TRIBUNNEWS.COM, JAKARTA - Pemerintah Indonesia telah membayarkan uang diat untuk membebaskan tenaga kerja Indonesia, Satinah dari hukuman pancung di Arab Saudi.
Pemerintah dan pihak keluarga yang menjadi korban pembunuhan oleh Satinah menyepakati diat sebesar 7 juta riyal atau setara dengan Rp 25 miliar sebagai syarat pemaafan atas tindakan yang dilakukan Satinah.
Tim lobi yang dipimpin oleh mantan Menteri Agama Maftuh Basyuni selama 12 hari berada di Arab Saudi untuk menjalin komunikasi dengan pihak keluarga.
Maftuh menuturkan, awalnya pihak keluarga sulit memaafkan Satinah dan meminta diat dengan jumlah yang besar karena tersinggung akan pemberitaan di dalam negeri.
"Tim lobi di Arab sebenarnya berada dalam posisi sulit karena di Indonesia berkembang pemberitaan yang membuat keluarga korban tersinggung seolah-olah Satinah tak bersalah. Akhirnya upaya lobi dilakukan dan mereka sepakat untuk diat 7 juta riyal," ujar Maftuh dalam jumpa pers di kantor Kemenkopolkam, Jakarta, Selasa (15/4/2014).
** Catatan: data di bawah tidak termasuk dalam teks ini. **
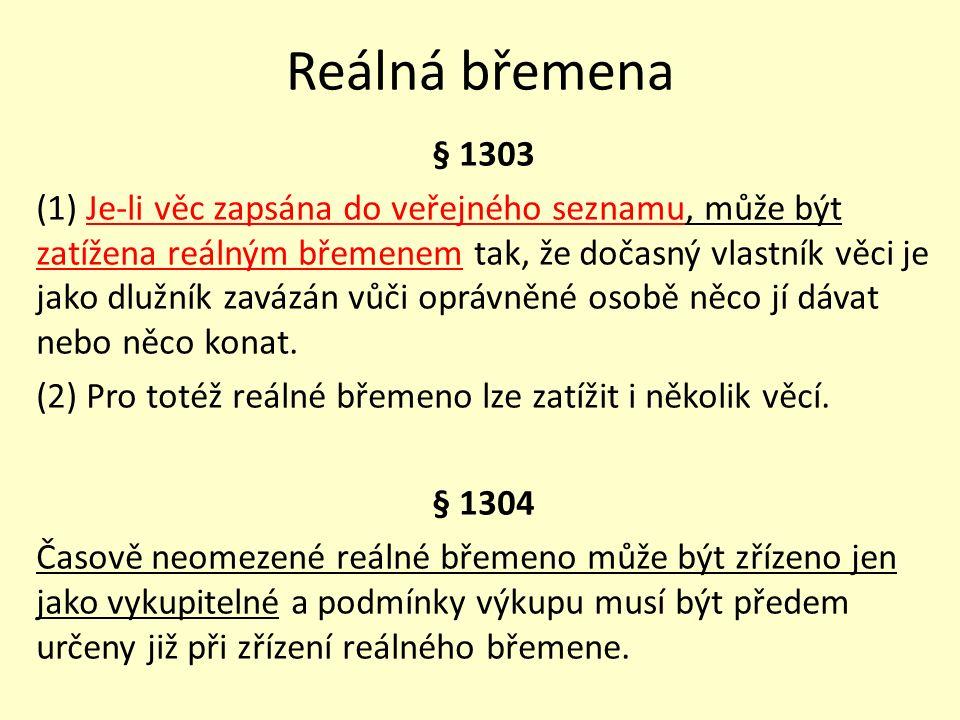 Reálná břemena § 1303 (1) Je-li věc zapsána do veřejného seznamu, může být zatížena reálným břemenem tak, že dočasný vlastník věci je jako dlužník zavázán vůči oprávněné osobě něco jí dávat nebo něco konat.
Maftuh menuturkan, Presiden Susilo Bambang Yudhoyono (SBY) juga membantu dengan mengirimkan surat pada tanggal 5 April dan menjelaskan pemerintahan Indonesia menghormati hukum setempat.
Surat dari Presiden itu, kata Maftuh, membuat komunikasi yang awalnya buntu berangsur cair. Uang 7 juta riyal yang disepakati pemerintah dan pihak keluarga, diakui Maftuh, mayoritas berasal dari dalam negeri. Ada pula bantuan pengusaha Arab Saudi sebesar 500.000 riyal.
"Uang itu kami depositokan ke mahkamah (pengadilan), sudah ada 7 juta riyal. Jadi tenang saja, percayakan sama kami, bahwa Satinah tidak akan dieksekusi karena pihak mahkamah sudah menjamin Satinah," imbuh Maftuh.
Menteri Koordinator Politik Hukum dan Keamanan Djoko Suyanto menambahkan, setelah diat diserahkan ke pihak pengadilan, Satinah akan segera menghirup udara bebas dalam waktu 1-2 bulan.
"Sekarang pihak keluarga masih ada masalah internal terkait pembagian uang di antara kelompok keluarga. Mereka meminta waktu, dan kami menunggu itu," kata Djoko.